In the hernia repair text, why is the hernia defect sometimes left unclosed during open surgery, and what is done instead? Answer in one to three sentences.

- **PROVIDED PASSAGE**
============

A hernia may occur whenever the muscles of the abdomen develop a weak spot or tear. These muscles normal hold the organs and surrounding tissues in place. Principle of treatment remains the same for any hernia:

  1. identify the border of the hernia defect
  2. return any protruding organ back into the abdominal cavity
  3. repair the hernia defect to minimise recurrence

Hernia defect can be repaired in various ways, by using synthetic sutures or by inserting synthetic absorbable or non-absorbable mesh. The mesh provides a scaffold for scar tissue to grow over and integrate into the abdominal wall. This gives the repair great strength and minimise the risk of recurrence.

Other factors will influence recurrence rate (risk of the hernia coming back) such as obesity, diabetes, any medical conditions that impairs immunity and smoking. It is strongly recommended that patient stop smoking prior to any hernia operation.

Repair of hernia can be done either via an open or laparoscopic approach.

Open Surgery

Incision is made over the site of the hernia. Hernia defect is identified, the protruding tissue and organs are pushed back into the abdominal cavity. The defect is closed with sutures. Synthetic mesh may be placed over or under the muscle layer to add support. It is important the defect is repaired without tension (tension-free repair) so sometimes the hernia defect is not closed. Instead, the mesh is placed over the hole and sutured to surrounding tissue.

============

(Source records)
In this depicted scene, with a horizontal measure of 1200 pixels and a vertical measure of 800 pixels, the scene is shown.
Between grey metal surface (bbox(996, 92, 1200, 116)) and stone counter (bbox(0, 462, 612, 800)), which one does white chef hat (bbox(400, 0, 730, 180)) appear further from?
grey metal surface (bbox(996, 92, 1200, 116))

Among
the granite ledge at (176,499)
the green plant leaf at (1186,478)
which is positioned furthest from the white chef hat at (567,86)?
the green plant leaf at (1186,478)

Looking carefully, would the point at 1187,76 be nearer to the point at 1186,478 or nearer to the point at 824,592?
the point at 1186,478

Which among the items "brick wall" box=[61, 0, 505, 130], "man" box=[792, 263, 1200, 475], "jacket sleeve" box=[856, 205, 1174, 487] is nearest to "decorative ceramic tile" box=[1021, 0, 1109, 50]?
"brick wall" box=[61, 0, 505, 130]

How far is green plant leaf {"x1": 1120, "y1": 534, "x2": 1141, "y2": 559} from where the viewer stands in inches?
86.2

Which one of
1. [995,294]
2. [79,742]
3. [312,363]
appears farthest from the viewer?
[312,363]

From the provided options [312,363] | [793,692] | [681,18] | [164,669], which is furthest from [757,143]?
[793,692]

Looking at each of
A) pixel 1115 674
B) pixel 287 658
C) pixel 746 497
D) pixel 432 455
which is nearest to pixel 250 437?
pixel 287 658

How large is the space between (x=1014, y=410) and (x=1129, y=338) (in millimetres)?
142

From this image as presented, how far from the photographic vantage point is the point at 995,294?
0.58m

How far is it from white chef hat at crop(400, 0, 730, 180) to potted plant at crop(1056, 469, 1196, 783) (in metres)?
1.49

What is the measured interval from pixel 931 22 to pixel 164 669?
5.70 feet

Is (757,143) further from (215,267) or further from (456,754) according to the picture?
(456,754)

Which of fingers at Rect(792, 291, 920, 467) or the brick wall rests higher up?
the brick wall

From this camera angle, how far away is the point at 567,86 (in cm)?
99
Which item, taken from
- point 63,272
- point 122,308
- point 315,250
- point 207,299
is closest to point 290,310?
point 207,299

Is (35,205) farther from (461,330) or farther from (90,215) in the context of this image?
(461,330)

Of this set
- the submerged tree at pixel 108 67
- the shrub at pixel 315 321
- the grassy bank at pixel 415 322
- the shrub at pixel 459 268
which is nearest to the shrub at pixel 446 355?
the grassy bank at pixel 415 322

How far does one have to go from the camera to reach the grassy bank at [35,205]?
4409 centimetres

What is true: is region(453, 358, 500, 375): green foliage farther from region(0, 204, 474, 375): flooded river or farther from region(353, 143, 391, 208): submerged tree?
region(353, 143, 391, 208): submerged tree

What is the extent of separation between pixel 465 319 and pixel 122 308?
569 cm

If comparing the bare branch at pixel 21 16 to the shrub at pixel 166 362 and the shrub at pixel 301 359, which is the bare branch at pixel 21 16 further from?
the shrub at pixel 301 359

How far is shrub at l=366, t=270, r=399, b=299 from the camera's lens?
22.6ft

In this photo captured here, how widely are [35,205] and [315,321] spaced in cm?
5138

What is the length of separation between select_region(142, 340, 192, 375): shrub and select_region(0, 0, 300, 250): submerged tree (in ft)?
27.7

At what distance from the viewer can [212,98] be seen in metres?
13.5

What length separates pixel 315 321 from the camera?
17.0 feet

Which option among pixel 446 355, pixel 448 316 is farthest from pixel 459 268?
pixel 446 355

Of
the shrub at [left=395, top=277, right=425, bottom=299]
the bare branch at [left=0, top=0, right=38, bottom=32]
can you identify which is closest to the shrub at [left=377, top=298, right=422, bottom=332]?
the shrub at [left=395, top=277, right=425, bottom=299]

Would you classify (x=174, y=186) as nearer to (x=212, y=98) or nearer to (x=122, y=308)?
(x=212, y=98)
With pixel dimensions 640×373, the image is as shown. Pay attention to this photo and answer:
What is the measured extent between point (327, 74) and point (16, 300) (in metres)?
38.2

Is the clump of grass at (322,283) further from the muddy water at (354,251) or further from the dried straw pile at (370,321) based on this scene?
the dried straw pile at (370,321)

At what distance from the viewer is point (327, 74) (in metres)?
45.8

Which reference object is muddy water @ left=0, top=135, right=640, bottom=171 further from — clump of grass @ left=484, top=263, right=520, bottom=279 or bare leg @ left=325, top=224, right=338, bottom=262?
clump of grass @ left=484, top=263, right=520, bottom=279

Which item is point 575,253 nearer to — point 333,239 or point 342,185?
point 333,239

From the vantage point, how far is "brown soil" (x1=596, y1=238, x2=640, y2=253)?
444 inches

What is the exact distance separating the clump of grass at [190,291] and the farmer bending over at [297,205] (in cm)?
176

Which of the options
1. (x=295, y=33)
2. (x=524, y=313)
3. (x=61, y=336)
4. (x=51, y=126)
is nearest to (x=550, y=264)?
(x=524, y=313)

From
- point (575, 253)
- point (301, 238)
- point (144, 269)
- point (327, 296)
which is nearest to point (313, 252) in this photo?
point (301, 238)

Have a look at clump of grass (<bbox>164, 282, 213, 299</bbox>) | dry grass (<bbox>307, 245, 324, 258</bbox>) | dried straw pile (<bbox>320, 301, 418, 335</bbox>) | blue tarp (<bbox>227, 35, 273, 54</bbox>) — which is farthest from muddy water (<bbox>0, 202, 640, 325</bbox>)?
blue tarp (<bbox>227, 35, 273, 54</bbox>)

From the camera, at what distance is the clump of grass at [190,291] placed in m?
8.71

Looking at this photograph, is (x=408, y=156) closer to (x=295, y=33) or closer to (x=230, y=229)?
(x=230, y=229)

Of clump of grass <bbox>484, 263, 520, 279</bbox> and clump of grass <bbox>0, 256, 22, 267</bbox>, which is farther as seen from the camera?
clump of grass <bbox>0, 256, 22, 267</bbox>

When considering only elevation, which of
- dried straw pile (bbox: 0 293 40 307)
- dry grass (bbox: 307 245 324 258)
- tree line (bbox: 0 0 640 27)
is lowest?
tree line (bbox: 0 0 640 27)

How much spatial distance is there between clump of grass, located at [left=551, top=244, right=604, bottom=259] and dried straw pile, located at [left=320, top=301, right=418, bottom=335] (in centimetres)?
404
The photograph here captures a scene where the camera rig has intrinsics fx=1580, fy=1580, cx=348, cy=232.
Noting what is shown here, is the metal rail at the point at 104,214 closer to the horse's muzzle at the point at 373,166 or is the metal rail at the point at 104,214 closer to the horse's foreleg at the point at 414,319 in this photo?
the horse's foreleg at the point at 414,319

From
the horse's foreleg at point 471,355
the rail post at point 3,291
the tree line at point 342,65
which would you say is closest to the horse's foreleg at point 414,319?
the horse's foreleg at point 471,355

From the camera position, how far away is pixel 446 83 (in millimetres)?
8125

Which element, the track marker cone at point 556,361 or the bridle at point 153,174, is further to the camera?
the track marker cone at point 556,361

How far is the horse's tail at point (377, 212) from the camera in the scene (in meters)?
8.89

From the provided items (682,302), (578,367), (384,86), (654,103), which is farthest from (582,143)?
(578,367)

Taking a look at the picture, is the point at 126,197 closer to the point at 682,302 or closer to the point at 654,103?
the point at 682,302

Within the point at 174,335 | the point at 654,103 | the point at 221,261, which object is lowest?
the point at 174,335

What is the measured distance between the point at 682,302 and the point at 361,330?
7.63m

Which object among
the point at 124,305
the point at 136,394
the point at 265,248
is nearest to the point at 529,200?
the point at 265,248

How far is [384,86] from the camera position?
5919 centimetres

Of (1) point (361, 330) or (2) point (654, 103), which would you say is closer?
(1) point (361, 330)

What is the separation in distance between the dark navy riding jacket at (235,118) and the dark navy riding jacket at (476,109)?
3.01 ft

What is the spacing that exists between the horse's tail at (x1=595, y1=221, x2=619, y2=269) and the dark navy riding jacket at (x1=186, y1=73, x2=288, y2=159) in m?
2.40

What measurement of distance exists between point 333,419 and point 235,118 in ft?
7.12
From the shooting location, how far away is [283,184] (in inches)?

============

- **ANSWER SECTION**
The defect must be repaired without tension, so sometimes it is not closed with sutures. Instead, mesh is placed over the hole and sutured to the surrounding tissue.